What matters most to getting investment

“Instead of thinking “is my business investor ready?”, the correct question to ask is ‘how investible is my business?’”

The hard but truthful answer to that most asked question is this:

It does not matter how much you know your numbers, or how prepared your answers are, or how much you connect with investors; what matters most to getting investment is that your business itself is a really compelling investment opportunity. Instead of thinking “is my business investor ready?”, the correct question to ask is “how investible is my business?”

The simple fact is that investors are trying to invest in the best business opportunities they can find. As you build your business, make certain that you are doing everything that creates a really investible business opportunity.
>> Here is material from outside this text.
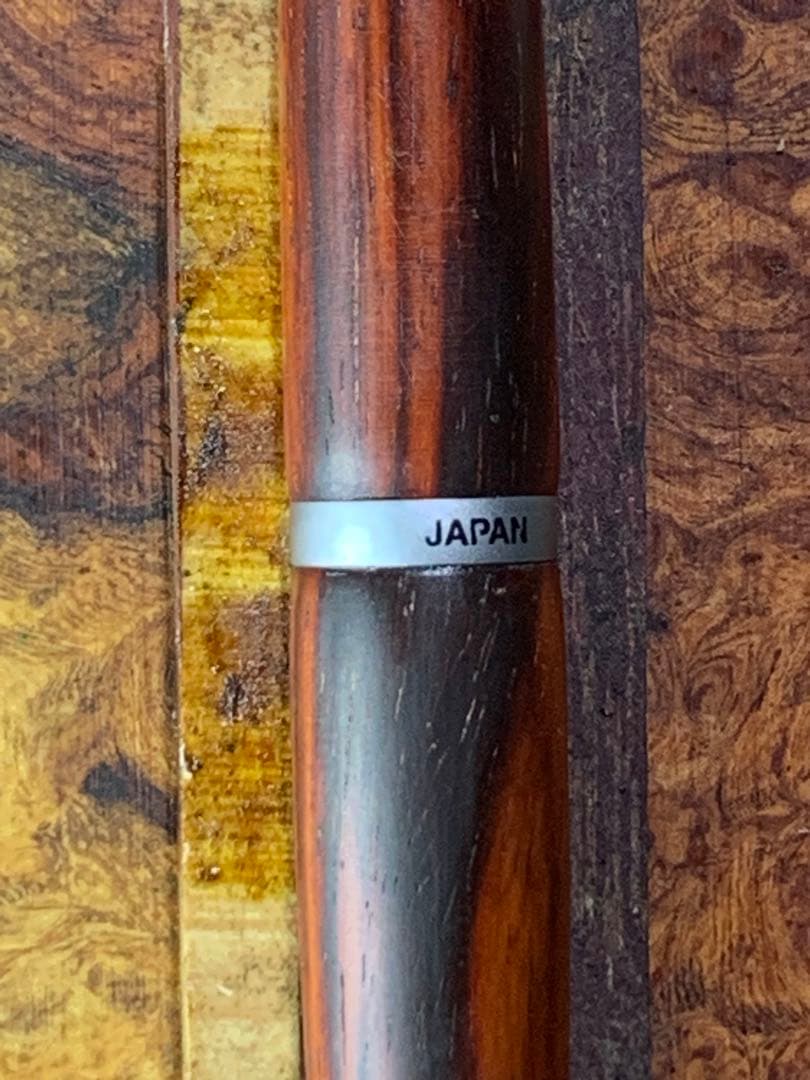 ヒヨコS20シャープペンシル0.3mm ヘッド共老紅木(金星)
Make sure that you are addressing the most painful problem that a very large group of customers have. Make sure that you are solving this problem in the most innovative way and in a manner that makes it easier to grow than it is to stay at the same size. Make sure that you are solving it in the most cost-efficient way possible and that you create more ‘real value’ than what everyone around assumes is possible for that solution. By focusing on these key areas and demonstrating that your startup has a strong foundation, significant growth potential, and a compelling investment opportunity, you can increase your chances of attracting investor interest, and securing the funding you need.

Marc Andreesen says it most clearly (he knows a thing or two about investing in tech businesses!). He says, “You’re almost always better off making your business better than your pitch better.”